On 10/24/24 10:06 AM, Pavel Begunkov wrote:
> On 10/24/24 16:45, Jens Axboe wrote:
>> On 10/24/24 9:29 AM, Pavel Begunkov wrote:
>>> On 10/23/24 14:52, Jens Axboe wrote:
>>>> On 10/22/24 8:38 PM, Pavel Begunkov wrote:
>>>>> Allow registered buffers to be used with zerocopy sendmsg, where the
>>>>> passed iovec becomes a scatter list into the registered buffer
>>>>> specified by sqe->buf_index. See patches 3 and 4 for more details.
>>>>>
>>>>> To get performance out of it, it'll need a bit more work on top for
>>>>> optimising allocations and cleaning up send setups. We can also
>>>>> implement it for non zerocopy variants and reads/writes in the future.
>>>>>
>>>>> Tested by enabling it in test/send-zerocopy.c, which checks payloads,
>>>>> and exercises lots of corner cases, especially around send sizes,
>>>>> offsets and non aligned registered buffers.
>>>>
>>>> Just for the edification of the list readers, Pavel and I discussed this
>>>> a bit last night. There's a decent amount of overlap with the send zc
>>>> provided + registered buffers work that I did last week, but haven't
>>>> posted yet. It's here;
>>>>
>>>> https://git.kernel.dk/cgit/linux/log/?h=io_uring-sendzc-provided
>>>>
>>>> in terms of needing and using both bvec and iovec in the array, and
>>>> having the suitable caching for the arrays rather than needing a full
>>>> alloc + free every time.
>>>
>>> And as I mentioned, that can be well done in-place (in the same
>>> array) as one option.
>>
>> And that would be the way to do it, like I mentioned as well, that is
>> how my first iteration of the above did it too. But since this one just
>> needs to end up with an array of bvec, it was pointless for my series to
>> do the iovec import and only then turn it into bvecs.
>>
>> So somewhat orthogonal, as the use cases aren't exactly the same. One
>> deals with iovecs out of necessity, the other one only previously did as
>> a matter of convenience to reuse existing iovec based helpers.
>>
>>>> The send zc part can map into bvecs upfront and hence don't need the
>>>> iovec array storage at the same time, which this one does as the sendmsg
>>>> zc opcode needs to import an iovec. But perhaps there's a way to still
>>>> unify the storage and retain the caching, without needing to come up
>>>> with something new.

### Data supplied

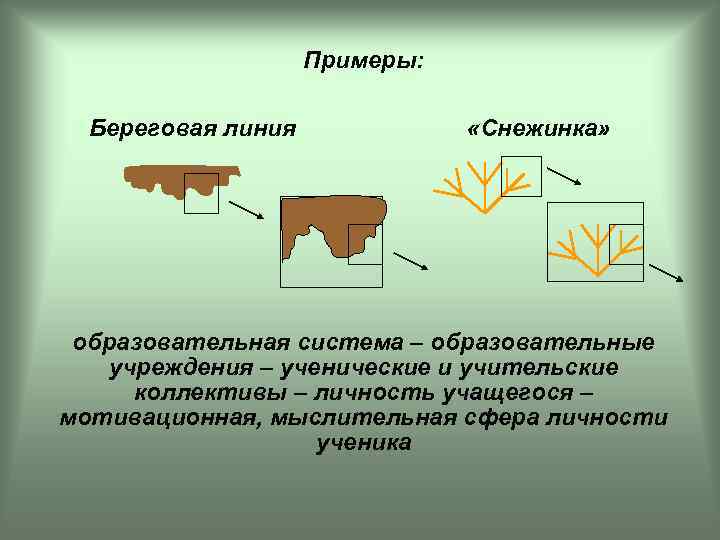 Примеры:

Береговая линия

«Снежинка»

образовательная система – образовательные учреждения – ученические и учительские коллективы – личность учащегося – мотивационная, мыслительная сфера личности ученика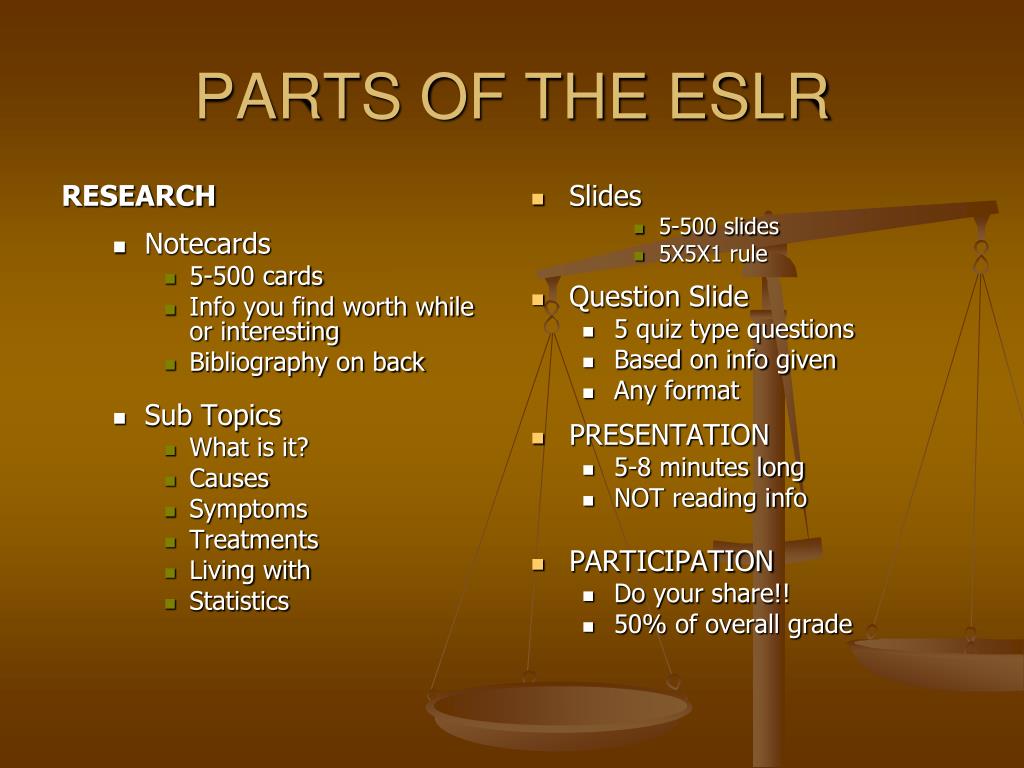 PARTS OF THE ESLR

RESEARCH

- Notecards
  - 5-500 cards
  - Info you find worth while or interesting
  - Bibliography on back
- Sub Topics
  - What is it?
  - Causes
  - Symptoms
  - Treatments
  - Living with
  - Statistics

- Slides
  - 5-500 slides
  - 5X5X1 rule
- Question Slide
  - 5 quiz type questions
  - Based on info given
  - Any format
- PRESENTATION
  - 5-8 minutes long
  - NOT reading info
- PARTICIPATION
  - Do your share!!
  - 50% of overall grade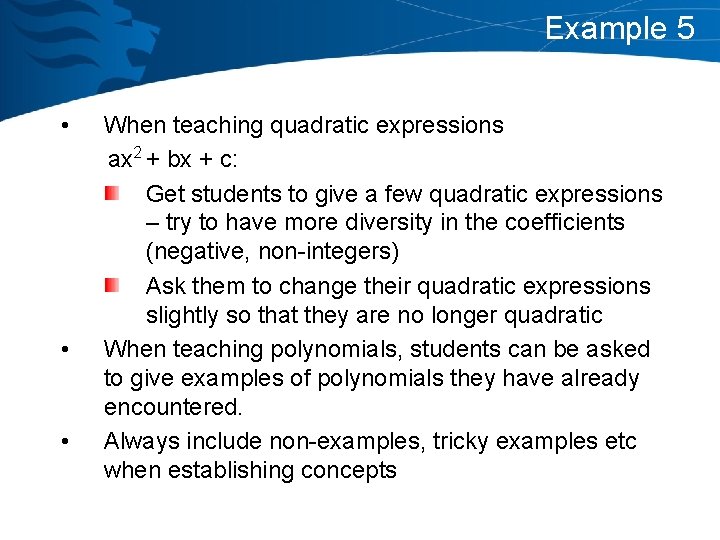 Example 5

• When teaching quadratic expressions $ax^2 + bx + c$:

Get students to give a few quadratic expressions – try to have more diversity in the coefficients (negative, non-integers)

Ask them to change their quadratic expressions slightly so that they are no longer quadratic

• When teaching polynomials, students can be asked to give examples of polynomials they have already encountered.

• Always include non-examples, tricky examples etc when establishing concepts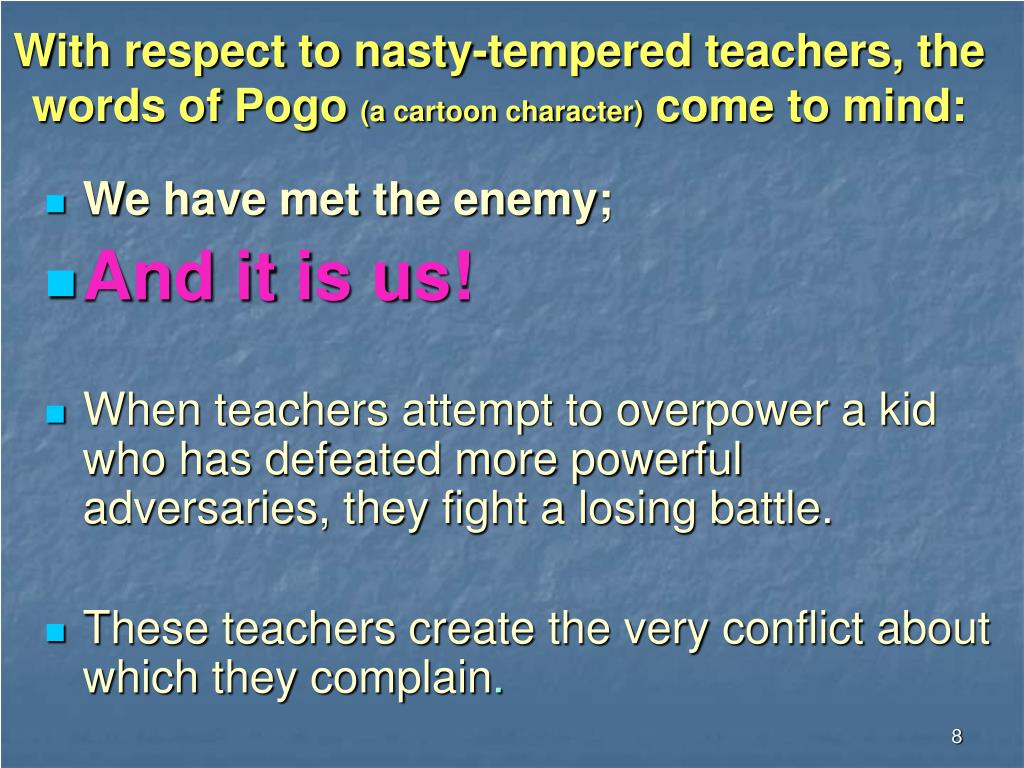 With respect to nasty-tempered teachers, the words of Pogo (a cartoon character) come to mind:

We have met the enemy;

And it is us!

When teachers attempt to overpower a kid who has defeated more powerful adversaries, they fight a losing battle.

These teachers create the very conflict about which they complain.

8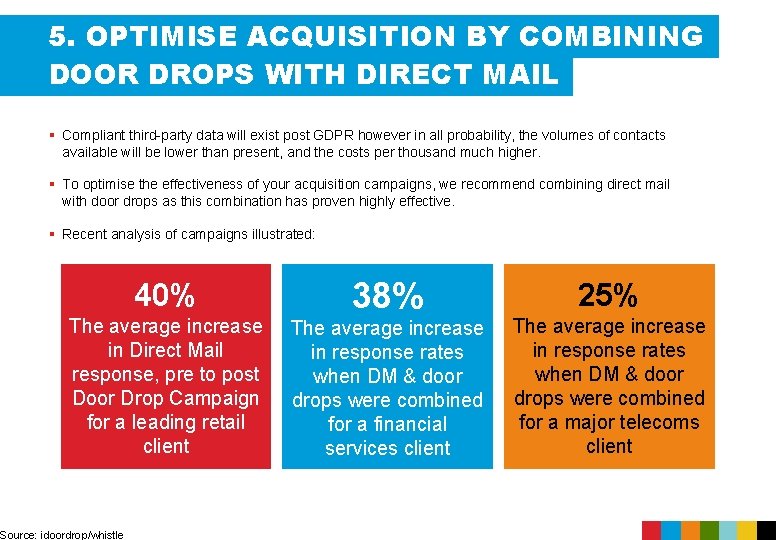 5. OPTIMISE ACQUISITION BY COMBINING DOOR DROPS WITH DIRECT MAIL

▪ Compliant third-party data will exist post GDPR however in all probability, the volumes of contacts available will be lower than present, and the costs per thousand much higher.

▪ To optimise the effectiveness of your acquisition campaigns, we recommend combining direct mail with door drops as this combination has proven highly effective.

▪ Recent analysis of campaigns illustrated:

40%
The average increase in Direct Mail response, pre to post Door Drop Campaign for a leading retail client

38%
The average increase in response rates when DM & door drops were combined for a financial services client

25%
The average increase in response rates when DM & door drops were combined for a major telecoms client

Source: idoordrop/whistle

### Assigned task A
In the io_uring mailing list thread, which test file was the patch tested with?
### Assigned task B
Please list the areas that the io_uring mailing list thread says the test's corner cases mainly involve.
### Assigned task C
Carry on the io_uring mailing list thread from its last line.

### Exercise result A
test/send-zerocopy.c

### Exercise result B
send sizes, offsets, non aligned registered buffers

### Exercise result C
>>>
>>> I looked through. The first problem is that your thing consuming
>>> entries from the ring, with iovecs it'd need to be reading it
>>> from the user one by one. Considering allocations in your helpers,
>>> that would turn it into a bunch of copy_from_user, and it might
>>> just easier and cleaner to copy the entire iovec.
>>
>> I think for you case, incremental import would be the way to go. Eg
>> something ala:
>>
>> if (!user_access_begin(user_iovec, nr_vecs * sizeof(*user_iovec)))
>>     return -EFAULT;
> 
> Is it even legal? I don't know how it's implemented specifically
> but I assume there can be any kind of magic, e.g. intercepting
> page faults. I'd definitely prefer to avoid anything but the simplest
> handling like read from/write to memory, e.g. no allocations.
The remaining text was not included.